Answer: Yes, Apprentices pay .60 per hour towards the cost of apprenticeship. This fee is only a partial offset for the cost of training; the Contractors who are signatory to the agreement pay the majority of the apprenticeship training.
There will be some additional expenses you will be responsible for. These include:
Apprentices are required to pay all lodging costs while working unless it is related to storm work.
Apprentices must provide their own hand tools and climbing tools.
Question: Where can you take an algebra class if you don’t have a “C” or better?
Answer: Algebra classes can be taken at any college, or you can take the Online Tech Math Class offered in conjunction with the NJATC and the University of Tennessee. Simply log on to http://www.njatc.utk.edu/techmath.htm and register.

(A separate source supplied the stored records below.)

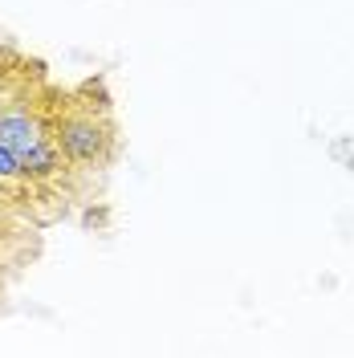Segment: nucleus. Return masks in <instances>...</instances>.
Returning <instances> with one entry per match:
<instances>
[{
  "mask_svg": "<svg viewBox=\"0 0 354 358\" xmlns=\"http://www.w3.org/2000/svg\"><path fill=\"white\" fill-rule=\"evenodd\" d=\"M49 122L69 167L94 171V167H111L118 159V122H114L111 98L98 90V82H86L73 94H53Z\"/></svg>",
  "mask_w": 354,
  "mask_h": 358,
  "instance_id": "f257e3e1",
  "label": "nucleus"
},
{
  "mask_svg": "<svg viewBox=\"0 0 354 358\" xmlns=\"http://www.w3.org/2000/svg\"><path fill=\"white\" fill-rule=\"evenodd\" d=\"M17 179H24L21 155H17L8 143H0V183H17Z\"/></svg>",
  "mask_w": 354,
  "mask_h": 358,
  "instance_id": "f03ea898",
  "label": "nucleus"
}]
</instances>
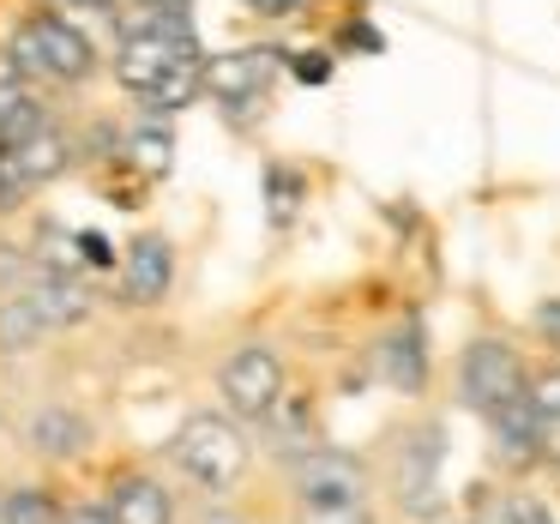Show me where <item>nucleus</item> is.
I'll return each instance as SVG.
<instances>
[{"mask_svg": "<svg viewBox=\"0 0 560 524\" xmlns=\"http://www.w3.org/2000/svg\"><path fill=\"white\" fill-rule=\"evenodd\" d=\"M175 470L194 488H206V494H230L247 476V434L218 410L187 416L182 434H175Z\"/></svg>", "mask_w": 560, "mask_h": 524, "instance_id": "nucleus-1", "label": "nucleus"}, {"mask_svg": "<svg viewBox=\"0 0 560 524\" xmlns=\"http://www.w3.org/2000/svg\"><path fill=\"white\" fill-rule=\"evenodd\" d=\"M13 67L31 79H55V85H79L97 73V49L79 25H67V13H31L13 31Z\"/></svg>", "mask_w": 560, "mask_h": 524, "instance_id": "nucleus-2", "label": "nucleus"}, {"mask_svg": "<svg viewBox=\"0 0 560 524\" xmlns=\"http://www.w3.org/2000/svg\"><path fill=\"white\" fill-rule=\"evenodd\" d=\"M218 392H223V404H230L235 416L266 422V416L283 404V392H290V374H283V362H278L271 343H242L235 356H223Z\"/></svg>", "mask_w": 560, "mask_h": 524, "instance_id": "nucleus-3", "label": "nucleus"}, {"mask_svg": "<svg viewBox=\"0 0 560 524\" xmlns=\"http://www.w3.org/2000/svg\"><path fill=\"white\" fill-rule=\"evenodd\" d=\"M458 392H464L470 410L494 416V410H506L512 398L530 392V374H524L518 350H512L506 338H476L470 350L458 356Z\"/></svg>", "mask_w": 560, "mask_h": 524, "instance_id": "nucleus-4", "label": "nucleus"}, {"mask_svg": "<svg viewBox=\"0 0 560 524\" xmlns=\"http://www.w3.org/2000/svg\"><path fill=\"white\" fill-rule=\"evenodd\" d=\"M290 482H295V506H362L368 500V464L355 458V452L314 446V452H295Z\"/></svg>", "mask_w": 560, "mask_h": 524, "instance_id": "nucleus-5", "label": "nucleus"}, {"mask_svg": "<svg viewBox=\"0 0 560 524\" xmlns=\"http://www.w3.org/2000/svg\"><path fill=\"white\" fill-rule=\"evenodd\" d=\"M278 67H283V49H271V43H259V49H223L206 61V91L218 103H230V109H247V103H259L271 91Z\"/></svg>", "mask_w": 560, "mask_h": 524, "instance_id": "nucleus-6", "label": "nucleus"}, {"mask_svg": "<svg viewBox=\"0 0 560 524\" xmlns=\"http://www.w3.org/2000/svg\"><path fill=\"white\" fill-rule=\"evenodd\" d=\"M170 283H175V247L163 235H139L121 259V295L133 307H151L170 295Z\"/></svg>", "mask_w": 560, "mask_h": 524, "instance_id": "nucleus-7", "label": "nucleus"}, {"mask_svg": "<svg viewBox=\"0 0 560 524\" xmlns=\"http://www.w3.org/2000/svg\"><path fill=\"white\" fill-rule=\"evenodd\" d=\"M103 500H109L115 524H175V494H170V482L151 476V470L115 476Z\"/></svg>", "mask_w": 560, "mask_h": 524, "instance_id": "nucleus-8", "label": "nucleus"}, {"mask_svg": "<svg viewBox=\"0 0 560 524\" xmlns=\"http://www.w3.org/2000/svg\"><path fill=\"white\" fill-rule=\"evenodd\" d=\"M67 158H73V139L61 133V127H43L37 139H25V145L0 151V163H7V182H13V194H25V187H43L55 182V175L67 170Z\"/></svg>", "mask_w": 560, "mask_h": 524, "instance_id": "nucleus-9", "label": "nucleus"}, {"mask_svg": "<svg viewBox=\"0 0 560 524\" xmlns=\"http://www.w3.org/2000/svg\"><path fill=\"white\" fill-rule=\"evenodd\" d=\"M380 380H386L392 392H422L428 386V338H422V319H404V326L386 331V343H380Z\"/></svg>", "mask_w": 560, "mask_h": 524, "instance_id": "nucleus-10", "label": "nucleus"}, {"mask_svg": "<svg viewBox=\"0 0 560 524\" xmlns=\"http://www.w3.org/2000/svg\"><path fill=\"white\" fill-rule=\"evenodd\" d=\"M31 307L43 314V326L61 331V326H79V319L91 314V290L79 278H61V271H43L37 283H31Z\"/></svg>", "mask_w": 560, "mask_h": 524, "instance_id": "nucleus-11", "label": "nucleus"}, {"mask_svg": "<svg viewBox=\"0 0 560 524\" xmlns=\"http://www.w3.org/2000/svg\"><path fill=\"white\" fill-rule=\"evenodd\" d=\"M31 446L43 452V458H79V452L91 446V422L79 410H37L31 416Z\"/></svg>", "mask_w": 560, "mask_h": 524, "instance_id": "nucleus-12", "label": "nucleus"}, {"mask_svg": "<svg viewBox=\"0 0 560 524\" xmlns=\"http://www.w3.org/2000/svg\"><path fill=\"white\" fill-rule=\"evenodd\" d=\"M488 422H494V440H500L506 452H536V446L548 440V428H555V422L542 416V404L530 398V392H524V398H512L506 410H494Z\"/></svg>", "mask_w": 560, "mask_h": 524, "instance_id": "nucleus-13", "label": "nucleus"}, {"mask_svg": "<svg viewBox=\"0 0 560 524\" xmlns=\"http://www.w3.org/2000/svg\"><path fill=\"white\" fill-rule=\"evenodd\" d=\"M127 158H133L139 175H170V163H175V133H170V121H163V115H145V121L127 133Z\"/></svg>", "mask_w": 560, "mask_h": 524, "instance_id": "nucleus-14", "label": "nucleus"}, {"mask_svg": "<svg viewBox=\"0 0 560 524\" xmlns=\"http://www.w3.org/2000/svg\"><path fill=\"white\" fill-rule=\"evenodd\" d=\"M434 470H440V434H434V428H422V434L404 440V452H398V494L428 500Z\"/></svg>", "mask_w": 560, "mask_h": 524, "instance_id": "nucleus-15", "label": "nucleus"}, {"mask_svg": "<svg viewBox=\"0 0 560 524\" xmlns=\"http://www.w3.org/2000/svg\"><path fill=\"white\" fill-rule=\"evenodd\" d=\"M37 338H49V326H43V314L31 307V295L25 290L7 295V302H0V343H7V350H31Z\"/></svg>", "mask_w": 560, "mask_h": 524, "instance_id": "nucleus-16", "label": "nucleus"}, {"mask_svg": "<svg viewBox=\"0 0 560 524\" xmlns=\"http://www.w3.org/2000/svg\"><path fill=\"white\" fill-rule=\"evenodd\" d=\"M199 91H206V61H187V67H175V73L163 79L145 103H151V115H175V109H187Z\"/></svg>", "mask_w": 560, "mask_h": 524, "instance_id": "nucleus-17", "label": "nucleus"}, {"mask_svg": "<svg viewBox=\"0 0 560 524\" xmlns=\"http://www.w3.org/2000/svg\"><path fill=\"white\" fill-rule=\"evenodd\" d=\"M266 434L278 440V446H307V440H314V404L283 392V404L266 416Z\"/></svg>", "mask_w": 560, "mask_h": 524, "instance_id": "nucleus-18", "label": "nucleus"}, {"mask_svg": "<svg viewBox=\"0 0 560 524\" xmlns=\"http://www.w3.org/2000/svg\"><path fill=\"white\" fill-rule=\"evenodd\" d=\"M0 524H61V506L49 494H37V488H25V494L0 500Z\"/></svg>", "mask_w": 560, "mask_h": 524, "instance_id": "nucleus-19", "label": "nucleus"}, {"mask_svg": "<svg viewBox=\"0 0 560 524\" xmlns=\"http://www.w3.org/2000/svg\"><path fill=\"white\" fill-rule=\"evenodd\" d=\"M295 524H380L374 506H295Z\"/></svg>", "mask_w": 560, "mask_h": 524, "instance_id": "nucleus-20", "label": "nucleus"}, {"mask_svg": "<svg viewBox=\"0 0 560 524\" xmlns=\"http://www.w3.org/2000/svg\"><path fill=\"white\" fill-rule=\"evenodd\" d=\"M266 187H271V218H278V223H290V211H295V194H302V182H295L290 170H271V175H266Z\"/></svg>", "mask_w": 560, "mask_h": 524, "instance_id": "nucleus-21", "label": "nucleus"}, {"mask_svg": "<svg viewBox=\"0 0 560 524\" xmlns=\"http://www.w3.org/2000/svg\"><path fill=\"white\" fill-rule=\"evenodd\" d=\"M530 398L542 404L548 422H560V362H555V368H542V374L530 380Z\"/></svg>", "mask_w": 560, "mask_h": 524, "instance_id": "nucleus-22", "label": "nucleus"}, {"mask_svg": "<svg viewBox=\"0 0 560 524\" xmlns=\"http://www.w3.org/2000/svg\"><path fill=\"white\" fill-rule=\"evenodd\" d=\"M61 524H115V512H109V500H79V506L61 512Z\"/></svg>", "mask_w": 560, "mask_h": 524, "instance_id": "nucleus-23", "label": "nucleus"}, {"mask_svg": "<svg viewBox=\"0 0 560 524\" xmlns=\"http://www.w3.org/2000/svg\"><path fill=\"white\" fill-rule=\"evenodd\" d=\"M506 524H555L542 500H506Z\"/></svg>", "mask_w": 560, "mask_h": 524, "instance_id": "nucleus-24", "label": "nucleus"}, {"mask_svg": "<svg viewBox=\"0 0 560 524\" xmlns=\"http://www.w3.org/2000/svg\"><path fill=\"white\" fill-rule=\"evenodd\" d=\"M79 259H85V266H115L109 242H103L97 230H79Z\"/></svg>", "mask_w": 560, "mask_h": 524, "instance_id": "nucleus-25", "label": "nucleus"}, {"mask_svg": "<svg viewBox=\"0 0 560 524\" xmlns=\"http://www.w3.org/2000/svg\"><path fill=\"white\" fill-rule=\"evenodd\" d=\"M295 79H307V85H326V79H331V61H326V55H295Z\"/></svg>", "mask_w": 560, "mask_h": 524, "instance_id": "nucleus-26", "label": "nucleus"}, {"mask_svg": "<svg viewBox=\"0 0 560 524\" xmlns=\"http://www.w3.org/2000/svg\"><path fill=\"white\" fill-rule=\"evenodd\" d=\"M536 331H542L548 343H560V302H542V307H536Z\"/></svg>", "mask_w": 560, "mask_h": 524, "instance_id": "nucleus-27", "label": "nucleus"}, {"mask_svg": "<svg viewBox=\"0 0 560 524\" xmlns=\"http://www.w3.org/2000/svg\"><path fill=\"white\" fill-rule=\"evenodd\" d=\"M247 7H259L266 19H290V13H302L307 0H247Z\"/></svg>", "mask_w": 560, "mask_h": 524, "instance_id": "nucleus-28", "label": "nucleus"}, {"mask_svg": "<svg viewBox=\"0 0 560 524\" xmlns=\"http://www.w3.org/2000/svg\"><path fill=\"white\" fill-rule=\"evenodd\" d=\"M67 7H97V13H115L121 0H67Z\"/></svg>", "mask_w": 560, "mask_h": 524, "instance_id": "nucleus-29", "label": "nucleus"}, {"mask_svg": "<svg viewBox=\"0 0 560 524\" xmlns=\"http://www.w3.org/2000/svg\"><path fill=\"white\" fill-rule=\"evenodd\" d=\"M7 199H13V182H7V163H0V206H7Z\"/></svg>", "mask_w": 560, "mask_h": 524, "instance_id": "nucleus-30", "label": "nucleus"}, {"mask_svg": "<svg viewBox=\"0 0 560 524\" xmlns=\"http://www.w3.org/2000/svg\"><path fill=\"white\" fill-rule=\"evenodd\" d=\"M170 7H182V0H170Z\"/></svg>", "mask_w": 560, "mask_h": 524, "instance_id": "nucleus-31", "label": "nucleus"}]
</instances>
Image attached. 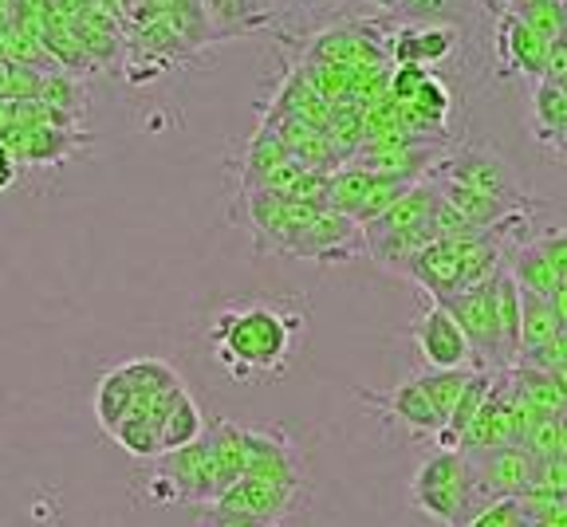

Question: What are your career prospects as a journeyman lineman?
Answer: With proper training and ongoing education, journeymen linemen can advance to supervisory positions. Some may go into teaching/training or manage their own electrical contracting business. In addition, throughout the training process and on-the-job experience, you’ll be learning valuable skills which you can put to good use in your future. These include interpersonal communications, supervision, project management and teamwork skills.
Question: What is the job outlook and where can your career take you?
Answer: Currently there is a nationwide shortage of trained journeymen lineman, so prospects look good. Your experience at Northwest Line JATC assures potential employers of your capabilities.
Here’s the good news about working as a journeyman lineman. There is no seniority or tenure in the electrical power line construction industry. This means that a graduate could be immediately promoted to foreman or other supervisory positions, without regard to seniority. So, there is no waiting for 10 or 15 years for enough people to leave or retire in order to be promoted. It is based solely on knowledge and ability.
Many journeymen linemen who have made the transition to supervisory positions have used their technical and management skills to pursue careers as teachers/instructors, independent business owners, inspectors and consultants.